Я стал восторженным последователем теории самоуничтожения и мечтал умереть на поле боя какой-нибудь необычной смертью, причем желательно как можно скорее. Военное кладбище было для меня тогда чем-то наподобие престижного жилого района, в котором я страстно желал поселиться. Мертвая тишина, царившая среди ухоженных мраморных надгробий, делала это место в моих глазах особенно привлекательным. Мне нравилось, что ни один из жильцов, поселившихся в этих мраморных, предоставленных государством квартирах, никогда никуда не переезжал. Это свидетельствовало о том, что здешние обитатели были полностью всем довольны.
Патриотическая смерть во имя государства, о которой я постоянно грезил, казалась мне, помимо всего прочего, своеобразным приютом и избавлением. Я считал, что она освободит меня от бремени земных обязательств и от участия в построении нового общества. С самых ранних лет все окружавшие меня — начиная с родителей и кончая школьными учителями — постоянно твердили, что нам выпало необыкновенное счастье жить в историческую эпоху и быть свидетелями того, как двухтысячелетняя мечта нашего народа становится реальностью. Но если, думал я, мы действительно живем в историческую эпоху, значит, свершающаяся вокруг меня история представляет собой неотъемлемую часть меня самого, точно так же как я являюсь неотъемлемой частью истории. И если я хочу вписать свое имя в летопись человечества, то должен совершить нечто грандиозное. Между тем ничего более грандиозного, чем принести себя в жертву во имя истории, я представить себе не мог. Смерть казалась мне тогда единственным способом заключения союза с вечностью, и мысль о том, что я погибну в самом расцвете лет, наполняла невероятным счастьем каждую клеточку моего тела.
С юных лет мои неукротимые бушующие чресла причиняли мне ужасные страдания. Каждое утро, читая в постели утреннюю молитву, я судорожно сжимался, чувствуя, как болтающийся между ног подсвечник любви вздымается вверх, словно обелиск, высоко подбрасывает одеяло и накрывает меня своей огромной тенью. Я просыпался, сгорая от вожделения и обливаясь горячим потом. Перед самым пробуждением я видел во сне полнотелых, пышных женщин с голыми задницами. Вертя своими обнаженными, огромными, как арбузы, ягодицами, они влезали на высокие стремянки, а я, глядя на них жадным взором снизу вверх, вылизывал глазами их колыхающиеся жирные складки, тянулся губами к их нежной коже и орошал постель клейкой желтоватой жидкостью своей бьющей ключом юности.

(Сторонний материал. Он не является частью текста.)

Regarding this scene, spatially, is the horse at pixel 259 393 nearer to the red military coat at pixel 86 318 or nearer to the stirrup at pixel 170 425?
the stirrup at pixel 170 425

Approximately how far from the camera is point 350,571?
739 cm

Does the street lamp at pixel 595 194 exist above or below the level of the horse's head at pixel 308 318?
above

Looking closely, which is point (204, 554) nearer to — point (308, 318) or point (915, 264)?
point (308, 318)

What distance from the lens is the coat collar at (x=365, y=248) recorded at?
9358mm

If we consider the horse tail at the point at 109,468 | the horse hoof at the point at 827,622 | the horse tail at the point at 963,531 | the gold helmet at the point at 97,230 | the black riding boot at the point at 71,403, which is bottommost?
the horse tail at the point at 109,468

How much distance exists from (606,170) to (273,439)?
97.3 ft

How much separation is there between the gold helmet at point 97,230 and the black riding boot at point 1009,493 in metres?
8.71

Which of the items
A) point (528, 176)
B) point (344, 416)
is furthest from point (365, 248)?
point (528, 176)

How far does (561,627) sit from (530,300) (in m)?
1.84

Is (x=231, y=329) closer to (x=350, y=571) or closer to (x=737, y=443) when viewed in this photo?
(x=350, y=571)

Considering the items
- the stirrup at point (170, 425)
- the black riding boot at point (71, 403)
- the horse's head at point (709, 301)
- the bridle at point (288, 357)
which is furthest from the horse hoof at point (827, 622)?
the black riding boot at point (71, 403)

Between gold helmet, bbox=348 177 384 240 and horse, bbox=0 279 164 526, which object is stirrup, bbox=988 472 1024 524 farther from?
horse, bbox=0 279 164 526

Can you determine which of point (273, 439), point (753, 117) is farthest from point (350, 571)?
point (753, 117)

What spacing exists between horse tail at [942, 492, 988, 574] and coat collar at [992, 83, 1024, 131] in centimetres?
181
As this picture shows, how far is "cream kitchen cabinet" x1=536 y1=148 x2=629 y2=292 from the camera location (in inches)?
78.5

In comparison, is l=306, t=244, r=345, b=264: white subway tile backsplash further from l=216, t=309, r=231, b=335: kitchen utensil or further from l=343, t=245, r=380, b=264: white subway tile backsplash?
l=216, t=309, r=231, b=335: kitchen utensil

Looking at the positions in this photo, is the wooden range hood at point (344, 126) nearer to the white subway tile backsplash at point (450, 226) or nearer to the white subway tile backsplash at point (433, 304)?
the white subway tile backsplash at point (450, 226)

В те дни я готов был принести себя в жертву любой самке, которая попадалась у меня на пути. Я страстно желал вдохнуть легендарный аромат женских гениталий. Я хотел узнать, какова на вкус та заветная жидкость, от которой простыни начинают пахнуть морем и крабами. Я вожделел любую женщину, какую только судьба готова была мне послать. Голод на женщин всецело поработил меня, и я ничего не мог с этим поделать. Я хотел вернуть свой долг Творцу полностью и готов был полюбить любую женщину на земном шаре, будь она молодая, средних лет или дряхлая старуха, умная, дура или круглая идиотка.
В те годы похоть бушевала во мне так сильно, что на переменках мне приходилось убегать из школы домой, дабы излить накопившуюся жидкость. Я мастурбировал постоянно и до полного изнеможения. В особенности после того, как обнаружил в библиотеке своего отца несколько немецких журнальчиков.
Мой отец, инженер Стафф, не испытывал никакого интереса не только к немецкой музыке или немецкой философии, но даже к немецкой еде. В немецкой культуре его интересовала только порнографическая макулатура. В этом выражался его бунт против моего деда, который, судя по всему, был отцом-деспотом и которого папаша откровенно презирал. Все богатство немецкой культуры сводилось для моего папеньки к фотографиям обнаженных клиторов.
Познакомившись с содержимым скудной библиотеки отца, я уже тогда пришел к выводу, что уроженки Германии любят свои женские прелести даже больше, чем их любят немецкие мужчины. На страницах всех этих журналов немки широко раздвигали ноги и выставляли свои драгоценные жемчужины напоказ с такой гордостью, как будто поднимали знамя борьбы за свободу и равноправие. Обливаясь липким потом, я сладострастно их разглядывал, разговаривал с ними, и у меня было ощущение, что я совершаю ужасное преступление.
Немки, понял я тогда, существа бескомпромиссные. Они не готовы отказаться от того малого, что им причитается, даже если вокруг идет Вторая мировая война и самолеты союзной авиации сбрасывают им на головы бомбы. Немцам, как я теперь понимаю, действительно есть чем гордиться. Но не тем, что Дрезден не был разрушен до основания, а скорее тем, что даже в самые тяжелые дни войны в немецком тылу не переставали трахаться ни на секунду.